SEATTLE—Elliott Bay Design Group (EBDG) is actively supporting Washington State Ferries' transition to hybrid-electric power on the Jumbo Mark II Class of ferries. Earlier this year EBDG prepared a hybrid system integration study to analyze the feasibility of modifying three Jumbo Mark II vessels to integrate battery power into the propulsion plant.

The study discussed the initial power and energy requirements for each route (Seattle to Bainbridge and Edmonds to Kingston), the sizing of the battery banks, new arrangements on the vessels, impacts to the existing system and life cycle cost analysis.

Results from the Jumbo Mark II study not only proved the feasibility and financial justification of the vessel conversion but highlighted several long-term benefits for Washington State Ferries and the impacted region. Benefits included zero-emission crossings on the proposed routes, major reductions in NOx and particulate emissions after the conversion and near elimination of diesel fuel consumption for the Jumbo Mark II vessels.

The three ferries in the class, the TACOMA, WENATCHEE and PUYALLUP are the largest in the Washington State fleet and the biggest emitter of greenhouse gas emissions.
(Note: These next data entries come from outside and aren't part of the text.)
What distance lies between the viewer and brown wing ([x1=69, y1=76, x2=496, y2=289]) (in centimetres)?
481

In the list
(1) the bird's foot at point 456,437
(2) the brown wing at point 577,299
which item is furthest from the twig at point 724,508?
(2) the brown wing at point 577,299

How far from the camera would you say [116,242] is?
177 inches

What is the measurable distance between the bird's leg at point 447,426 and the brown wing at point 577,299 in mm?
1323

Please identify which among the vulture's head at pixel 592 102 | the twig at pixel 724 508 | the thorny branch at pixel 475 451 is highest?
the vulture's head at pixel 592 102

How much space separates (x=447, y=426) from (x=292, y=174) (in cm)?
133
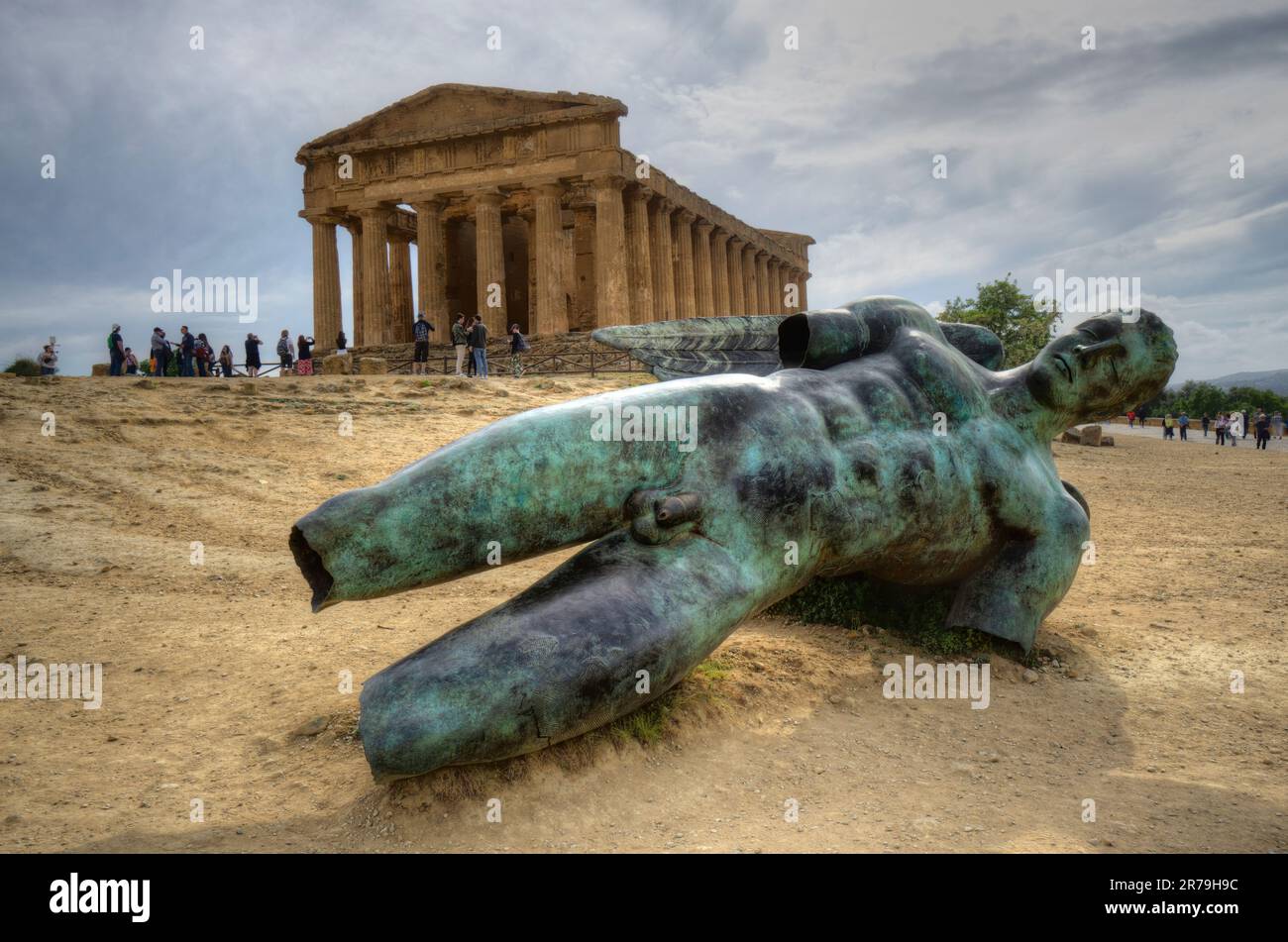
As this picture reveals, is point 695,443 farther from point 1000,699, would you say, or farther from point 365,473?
point 365,473

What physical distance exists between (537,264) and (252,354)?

Collectively, these three vessels burn approximately 4.2 million gallons of fuel per year – more than 26% of the fleet's consumption.

This project would have an enormous impact in meeting WSDOT's 2020 emissions targets set by Washington State Legislature and complying with the Governor's Executive Order to transition to a zero-carbon emission fleet. "Hybridization of the Jumbo Mark IIs has the potential to accomplish Washington State Ferries' role of providing safe, affordable, and environmentally friendly transportation across the waters of Puget Sound in a revolutionary new way," states Will Ayers, Chief Electrical Engineer at EBDG.

Will Ayers recently toured several European ferry operators to observe hybrid-electric vessels already in operation. "We have the ideal opportunity to learn from them and apply such technologies where it makes the most sense," Ayers commented. EBDG will continue to study vessel electrification closely, especially as this developing technology comes to the United States.